Sweep the leg Johnny. I always thought Johnny was a total douche cookie in Karate Kid. I mean … he was a total dick. Now, you can be a total dick just like him. Grab yourself one of Jack’s Surfboards sweatshirts and start intimidating anyone even remotely looking like Ralph Macchio.
Superhero hoodies, no way! Pretend to be your favorite hero around the house or at the local watering hole. Mental note: Never tell a member of the opposite sex your spider sense is tingling. Chances are, you just have to pee.
Elm Co is run by some awesome peeps. Predominately a hat brand a few years back, they have recently started to craft up some great looking threads. This gunner jacket is pretty dope.
A hooded sweatshirt customizable with a zip-off front pocket. Mix & match with your friends…just like Pogs!
Buying this robe could say two things: One, you are really into Star Wars & the Jedi lifestyle. Two, you are in some black arts cult & this was the closest find to the robes in the movies. Either way you slice it – Robe-ie One Kenobi – you’re still not going to choke people with your mind.
It was really only a matter of time – Spitfire & Dickies team up to make the blue-collar skate special. To me, Nor-Cal style is Spitfires, Dickies, Vans, Thrasher hat & hills in the Bay Area. The O.G. Fast and Furious, way before it was about Japanese imports and mega douche actors.

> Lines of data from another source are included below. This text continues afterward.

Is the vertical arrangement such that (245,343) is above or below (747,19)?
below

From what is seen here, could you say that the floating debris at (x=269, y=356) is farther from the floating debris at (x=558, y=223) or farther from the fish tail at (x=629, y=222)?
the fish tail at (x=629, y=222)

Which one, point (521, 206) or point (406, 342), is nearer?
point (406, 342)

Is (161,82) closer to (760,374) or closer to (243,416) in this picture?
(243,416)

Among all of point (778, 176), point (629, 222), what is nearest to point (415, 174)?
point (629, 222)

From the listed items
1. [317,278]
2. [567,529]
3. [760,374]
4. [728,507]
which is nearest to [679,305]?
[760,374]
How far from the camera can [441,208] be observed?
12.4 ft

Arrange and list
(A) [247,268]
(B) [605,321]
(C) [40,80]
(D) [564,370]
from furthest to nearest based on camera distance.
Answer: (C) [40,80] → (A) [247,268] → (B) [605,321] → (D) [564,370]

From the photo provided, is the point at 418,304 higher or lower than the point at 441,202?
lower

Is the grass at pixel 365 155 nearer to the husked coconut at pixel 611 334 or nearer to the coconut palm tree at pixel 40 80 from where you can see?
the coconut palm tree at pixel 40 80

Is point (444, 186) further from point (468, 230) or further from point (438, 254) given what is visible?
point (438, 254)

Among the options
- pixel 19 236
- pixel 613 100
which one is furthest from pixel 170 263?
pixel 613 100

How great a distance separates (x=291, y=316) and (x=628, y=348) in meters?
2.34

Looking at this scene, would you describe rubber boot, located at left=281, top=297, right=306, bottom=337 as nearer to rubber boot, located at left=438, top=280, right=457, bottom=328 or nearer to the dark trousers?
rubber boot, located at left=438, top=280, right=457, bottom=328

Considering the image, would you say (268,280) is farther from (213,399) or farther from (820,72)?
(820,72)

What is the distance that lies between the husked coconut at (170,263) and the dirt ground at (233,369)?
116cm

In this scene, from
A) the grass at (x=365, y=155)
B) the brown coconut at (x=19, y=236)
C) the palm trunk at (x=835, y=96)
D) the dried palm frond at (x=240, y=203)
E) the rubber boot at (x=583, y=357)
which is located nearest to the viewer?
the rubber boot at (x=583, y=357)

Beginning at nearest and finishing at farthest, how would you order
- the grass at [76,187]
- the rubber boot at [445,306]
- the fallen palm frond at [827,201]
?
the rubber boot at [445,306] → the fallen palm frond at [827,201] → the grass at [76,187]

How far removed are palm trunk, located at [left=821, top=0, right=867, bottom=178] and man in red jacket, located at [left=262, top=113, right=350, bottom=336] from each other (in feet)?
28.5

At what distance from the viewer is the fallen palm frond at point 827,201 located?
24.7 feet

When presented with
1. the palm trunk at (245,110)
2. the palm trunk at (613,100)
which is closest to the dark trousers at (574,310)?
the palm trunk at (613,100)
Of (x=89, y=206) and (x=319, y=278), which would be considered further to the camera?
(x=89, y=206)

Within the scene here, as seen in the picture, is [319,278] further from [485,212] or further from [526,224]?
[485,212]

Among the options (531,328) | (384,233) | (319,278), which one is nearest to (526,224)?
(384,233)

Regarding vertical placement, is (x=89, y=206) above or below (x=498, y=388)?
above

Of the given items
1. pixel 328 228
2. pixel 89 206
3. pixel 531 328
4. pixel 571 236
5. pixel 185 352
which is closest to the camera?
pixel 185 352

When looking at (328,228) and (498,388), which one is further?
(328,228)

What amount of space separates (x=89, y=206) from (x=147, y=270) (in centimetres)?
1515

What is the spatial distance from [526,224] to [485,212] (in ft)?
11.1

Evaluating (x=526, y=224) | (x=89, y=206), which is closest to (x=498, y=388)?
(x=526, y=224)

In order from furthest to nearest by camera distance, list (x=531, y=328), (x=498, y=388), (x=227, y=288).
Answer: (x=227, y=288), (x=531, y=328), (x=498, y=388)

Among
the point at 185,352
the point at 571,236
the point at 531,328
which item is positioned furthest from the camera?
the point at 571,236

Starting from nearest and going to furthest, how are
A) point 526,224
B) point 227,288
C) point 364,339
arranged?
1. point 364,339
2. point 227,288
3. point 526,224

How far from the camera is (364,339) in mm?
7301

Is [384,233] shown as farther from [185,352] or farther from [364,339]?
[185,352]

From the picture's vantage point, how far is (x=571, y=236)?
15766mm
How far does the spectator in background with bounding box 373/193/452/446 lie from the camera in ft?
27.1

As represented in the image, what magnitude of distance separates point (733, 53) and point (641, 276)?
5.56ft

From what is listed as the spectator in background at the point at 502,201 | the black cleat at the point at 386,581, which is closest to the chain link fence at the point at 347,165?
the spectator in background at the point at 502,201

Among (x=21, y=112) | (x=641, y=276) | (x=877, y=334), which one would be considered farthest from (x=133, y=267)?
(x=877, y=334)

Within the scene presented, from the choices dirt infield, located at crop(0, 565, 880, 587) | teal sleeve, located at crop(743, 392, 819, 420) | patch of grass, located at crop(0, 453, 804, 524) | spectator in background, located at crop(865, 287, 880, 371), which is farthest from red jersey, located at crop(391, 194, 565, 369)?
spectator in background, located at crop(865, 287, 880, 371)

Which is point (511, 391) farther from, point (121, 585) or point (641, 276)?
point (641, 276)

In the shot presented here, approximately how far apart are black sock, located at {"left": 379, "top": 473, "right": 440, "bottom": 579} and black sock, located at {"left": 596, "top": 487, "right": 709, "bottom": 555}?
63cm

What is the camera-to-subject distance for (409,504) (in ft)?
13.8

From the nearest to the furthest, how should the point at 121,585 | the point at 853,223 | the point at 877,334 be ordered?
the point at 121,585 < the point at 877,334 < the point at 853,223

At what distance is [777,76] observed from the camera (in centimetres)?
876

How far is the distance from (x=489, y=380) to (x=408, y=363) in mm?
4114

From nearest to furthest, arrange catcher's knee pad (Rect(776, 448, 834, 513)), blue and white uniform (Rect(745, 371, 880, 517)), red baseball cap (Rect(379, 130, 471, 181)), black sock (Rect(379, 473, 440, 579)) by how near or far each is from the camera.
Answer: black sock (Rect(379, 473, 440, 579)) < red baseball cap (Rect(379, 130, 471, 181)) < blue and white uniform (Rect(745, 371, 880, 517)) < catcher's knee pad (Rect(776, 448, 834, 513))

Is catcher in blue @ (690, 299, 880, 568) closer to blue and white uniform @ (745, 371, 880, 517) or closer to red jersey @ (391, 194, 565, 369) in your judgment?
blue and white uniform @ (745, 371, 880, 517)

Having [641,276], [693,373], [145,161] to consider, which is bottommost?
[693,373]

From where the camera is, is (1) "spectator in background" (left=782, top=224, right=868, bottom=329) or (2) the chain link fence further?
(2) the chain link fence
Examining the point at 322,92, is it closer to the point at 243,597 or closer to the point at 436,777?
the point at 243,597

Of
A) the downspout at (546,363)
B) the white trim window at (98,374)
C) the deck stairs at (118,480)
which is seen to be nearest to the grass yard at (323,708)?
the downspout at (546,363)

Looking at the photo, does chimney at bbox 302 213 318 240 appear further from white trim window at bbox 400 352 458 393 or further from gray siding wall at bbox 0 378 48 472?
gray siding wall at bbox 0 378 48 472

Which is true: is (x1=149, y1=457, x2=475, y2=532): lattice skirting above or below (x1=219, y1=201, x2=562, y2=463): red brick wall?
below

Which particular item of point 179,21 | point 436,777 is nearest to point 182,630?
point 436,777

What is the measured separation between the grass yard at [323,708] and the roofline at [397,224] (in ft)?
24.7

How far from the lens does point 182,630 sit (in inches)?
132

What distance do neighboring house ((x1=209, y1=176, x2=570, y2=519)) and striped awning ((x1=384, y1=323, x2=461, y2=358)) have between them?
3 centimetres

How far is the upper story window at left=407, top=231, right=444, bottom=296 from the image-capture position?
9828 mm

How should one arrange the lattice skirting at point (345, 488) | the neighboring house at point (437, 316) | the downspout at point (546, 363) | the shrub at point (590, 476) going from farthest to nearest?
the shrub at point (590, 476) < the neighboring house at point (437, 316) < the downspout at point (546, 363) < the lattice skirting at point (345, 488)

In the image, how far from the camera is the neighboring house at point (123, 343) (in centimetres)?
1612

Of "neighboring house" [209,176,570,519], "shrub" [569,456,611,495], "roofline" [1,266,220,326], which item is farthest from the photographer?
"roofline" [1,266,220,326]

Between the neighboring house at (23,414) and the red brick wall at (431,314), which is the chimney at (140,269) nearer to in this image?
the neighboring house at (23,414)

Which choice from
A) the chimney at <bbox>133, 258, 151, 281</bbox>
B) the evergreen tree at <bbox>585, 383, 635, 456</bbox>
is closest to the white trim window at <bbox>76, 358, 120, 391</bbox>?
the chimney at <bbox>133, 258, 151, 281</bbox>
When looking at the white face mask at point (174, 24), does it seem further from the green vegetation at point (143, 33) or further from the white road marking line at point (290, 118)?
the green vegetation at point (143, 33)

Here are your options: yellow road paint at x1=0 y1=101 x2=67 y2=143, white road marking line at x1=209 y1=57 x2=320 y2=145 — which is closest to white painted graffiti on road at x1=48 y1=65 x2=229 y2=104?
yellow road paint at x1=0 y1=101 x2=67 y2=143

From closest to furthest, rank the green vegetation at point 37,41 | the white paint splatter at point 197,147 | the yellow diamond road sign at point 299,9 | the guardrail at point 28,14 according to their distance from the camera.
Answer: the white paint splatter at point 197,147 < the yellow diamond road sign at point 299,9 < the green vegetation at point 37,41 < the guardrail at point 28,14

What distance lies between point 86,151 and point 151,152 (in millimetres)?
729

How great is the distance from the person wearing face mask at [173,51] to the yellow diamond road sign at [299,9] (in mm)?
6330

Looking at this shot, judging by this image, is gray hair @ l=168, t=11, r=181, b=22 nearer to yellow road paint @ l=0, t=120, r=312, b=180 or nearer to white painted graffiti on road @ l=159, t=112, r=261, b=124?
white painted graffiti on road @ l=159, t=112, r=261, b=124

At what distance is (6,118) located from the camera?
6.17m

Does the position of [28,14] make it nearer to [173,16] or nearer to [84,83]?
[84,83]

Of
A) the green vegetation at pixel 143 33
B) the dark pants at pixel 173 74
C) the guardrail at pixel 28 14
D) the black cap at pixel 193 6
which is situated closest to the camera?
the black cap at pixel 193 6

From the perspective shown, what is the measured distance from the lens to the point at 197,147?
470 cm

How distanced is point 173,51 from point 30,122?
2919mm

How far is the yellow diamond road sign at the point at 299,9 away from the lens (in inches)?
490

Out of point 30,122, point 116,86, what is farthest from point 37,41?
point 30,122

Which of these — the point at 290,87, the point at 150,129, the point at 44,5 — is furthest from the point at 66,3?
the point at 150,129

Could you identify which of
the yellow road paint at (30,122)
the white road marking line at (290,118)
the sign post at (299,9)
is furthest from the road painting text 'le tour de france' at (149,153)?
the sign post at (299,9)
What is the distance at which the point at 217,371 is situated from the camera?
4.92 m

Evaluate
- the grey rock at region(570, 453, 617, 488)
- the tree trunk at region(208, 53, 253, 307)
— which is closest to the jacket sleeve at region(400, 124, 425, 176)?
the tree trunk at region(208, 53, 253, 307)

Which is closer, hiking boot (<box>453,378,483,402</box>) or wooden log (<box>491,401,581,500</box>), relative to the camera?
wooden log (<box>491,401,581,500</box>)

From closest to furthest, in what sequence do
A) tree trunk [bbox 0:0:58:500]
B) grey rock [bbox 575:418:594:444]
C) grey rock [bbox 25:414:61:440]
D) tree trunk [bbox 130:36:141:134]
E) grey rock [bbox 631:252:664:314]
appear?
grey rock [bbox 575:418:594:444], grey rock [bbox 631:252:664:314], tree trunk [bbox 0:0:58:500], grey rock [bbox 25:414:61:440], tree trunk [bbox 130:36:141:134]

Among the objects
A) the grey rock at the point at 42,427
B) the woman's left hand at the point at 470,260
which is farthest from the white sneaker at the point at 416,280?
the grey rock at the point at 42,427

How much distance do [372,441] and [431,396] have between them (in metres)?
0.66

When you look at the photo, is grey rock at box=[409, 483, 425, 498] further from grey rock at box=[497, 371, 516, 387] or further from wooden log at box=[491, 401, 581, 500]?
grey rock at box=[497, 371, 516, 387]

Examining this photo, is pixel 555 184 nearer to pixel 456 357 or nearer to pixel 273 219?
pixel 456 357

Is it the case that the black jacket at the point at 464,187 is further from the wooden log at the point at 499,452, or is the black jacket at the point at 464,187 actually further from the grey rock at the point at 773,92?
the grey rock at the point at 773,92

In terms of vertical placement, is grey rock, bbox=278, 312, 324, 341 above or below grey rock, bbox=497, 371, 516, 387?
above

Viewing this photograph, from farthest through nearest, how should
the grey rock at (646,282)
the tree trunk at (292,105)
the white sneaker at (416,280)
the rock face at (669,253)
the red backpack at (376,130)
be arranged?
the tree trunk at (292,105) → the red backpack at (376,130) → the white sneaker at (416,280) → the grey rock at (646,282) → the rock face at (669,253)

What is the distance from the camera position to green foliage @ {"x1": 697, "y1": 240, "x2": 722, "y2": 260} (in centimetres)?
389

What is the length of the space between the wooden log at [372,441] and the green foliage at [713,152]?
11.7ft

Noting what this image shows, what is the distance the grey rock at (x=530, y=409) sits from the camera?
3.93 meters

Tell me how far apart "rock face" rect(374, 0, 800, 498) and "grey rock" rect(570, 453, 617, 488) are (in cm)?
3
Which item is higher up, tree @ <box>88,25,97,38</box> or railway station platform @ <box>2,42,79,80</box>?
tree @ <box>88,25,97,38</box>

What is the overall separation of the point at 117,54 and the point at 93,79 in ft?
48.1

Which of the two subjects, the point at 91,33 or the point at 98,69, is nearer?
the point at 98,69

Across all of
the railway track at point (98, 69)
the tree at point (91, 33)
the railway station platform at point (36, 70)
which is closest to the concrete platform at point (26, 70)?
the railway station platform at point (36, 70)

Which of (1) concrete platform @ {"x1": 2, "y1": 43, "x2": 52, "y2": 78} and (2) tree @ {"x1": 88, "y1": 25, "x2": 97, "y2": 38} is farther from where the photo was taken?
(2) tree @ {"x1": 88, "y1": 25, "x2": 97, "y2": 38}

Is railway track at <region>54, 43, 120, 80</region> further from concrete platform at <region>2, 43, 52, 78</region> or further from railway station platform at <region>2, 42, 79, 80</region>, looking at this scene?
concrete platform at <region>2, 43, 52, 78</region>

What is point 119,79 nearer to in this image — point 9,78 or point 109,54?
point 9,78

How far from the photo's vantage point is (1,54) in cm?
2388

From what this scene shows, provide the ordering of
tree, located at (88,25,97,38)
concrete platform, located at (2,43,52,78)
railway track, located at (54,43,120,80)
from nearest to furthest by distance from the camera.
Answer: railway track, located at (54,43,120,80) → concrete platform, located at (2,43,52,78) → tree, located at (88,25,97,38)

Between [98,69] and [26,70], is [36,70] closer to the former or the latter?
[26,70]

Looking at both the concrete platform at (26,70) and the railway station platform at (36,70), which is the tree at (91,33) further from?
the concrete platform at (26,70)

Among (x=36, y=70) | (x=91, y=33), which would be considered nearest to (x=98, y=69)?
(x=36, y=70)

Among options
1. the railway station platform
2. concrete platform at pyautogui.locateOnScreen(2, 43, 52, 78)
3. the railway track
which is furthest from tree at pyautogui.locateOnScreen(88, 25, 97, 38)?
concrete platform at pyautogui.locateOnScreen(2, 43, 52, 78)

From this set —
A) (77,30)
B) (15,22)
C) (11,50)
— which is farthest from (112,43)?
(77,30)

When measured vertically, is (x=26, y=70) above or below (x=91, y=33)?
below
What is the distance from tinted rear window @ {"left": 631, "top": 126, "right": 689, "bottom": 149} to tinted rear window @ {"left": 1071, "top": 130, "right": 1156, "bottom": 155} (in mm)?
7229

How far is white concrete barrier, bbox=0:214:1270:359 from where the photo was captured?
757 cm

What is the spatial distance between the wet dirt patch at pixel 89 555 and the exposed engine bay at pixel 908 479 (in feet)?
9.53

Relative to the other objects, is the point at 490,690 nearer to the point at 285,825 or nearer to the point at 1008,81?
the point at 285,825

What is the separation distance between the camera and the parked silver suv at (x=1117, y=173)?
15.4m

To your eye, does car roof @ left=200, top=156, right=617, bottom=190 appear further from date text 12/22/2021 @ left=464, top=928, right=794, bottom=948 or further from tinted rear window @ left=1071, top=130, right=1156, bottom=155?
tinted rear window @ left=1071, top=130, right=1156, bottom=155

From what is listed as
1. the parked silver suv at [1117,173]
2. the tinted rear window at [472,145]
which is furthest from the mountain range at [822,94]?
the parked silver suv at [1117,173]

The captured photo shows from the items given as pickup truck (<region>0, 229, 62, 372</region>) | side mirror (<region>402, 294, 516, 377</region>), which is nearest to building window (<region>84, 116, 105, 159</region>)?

Sweatshirt? More like sweet shirt! Headphone-tech built right into the draw strings. This is pretty friggin cool. What will the thinkers come up with next? I always wanted to do a wet suit with an inflatable manhood area. What? You say. Dude, sometimes the water is really cold & things hide. I’m just saying…like, if you are coming out of cold water & you want to maybe impress someone near-by…just give it a couple pumps and you’re sweet. Just don’t go to town on it or it will look really scary and disproportionate. Wait, I think I went off on a tangent there. Um, yeah… Rusty sweatshirt, headphones in drawstrings, pretty cool. I’m just going to go wait over here….
If you don’t like Boba Fett and things that involve Boba Fett then you may want to turn in your penis and hand over your manhood. Yeah, I said that! Throw this on and go around muttering, “He’s no good to me dead” & “Put Captain Solo in the cargo hold.” Nerds everywhere will think you’re the cat’s meow…and girls everywhere will ignore you even more.
Toes on the nose with all your bros? This vintage looking sweatshirt/fleece screams retro fish and a hipster mustache. Get one and grab rail.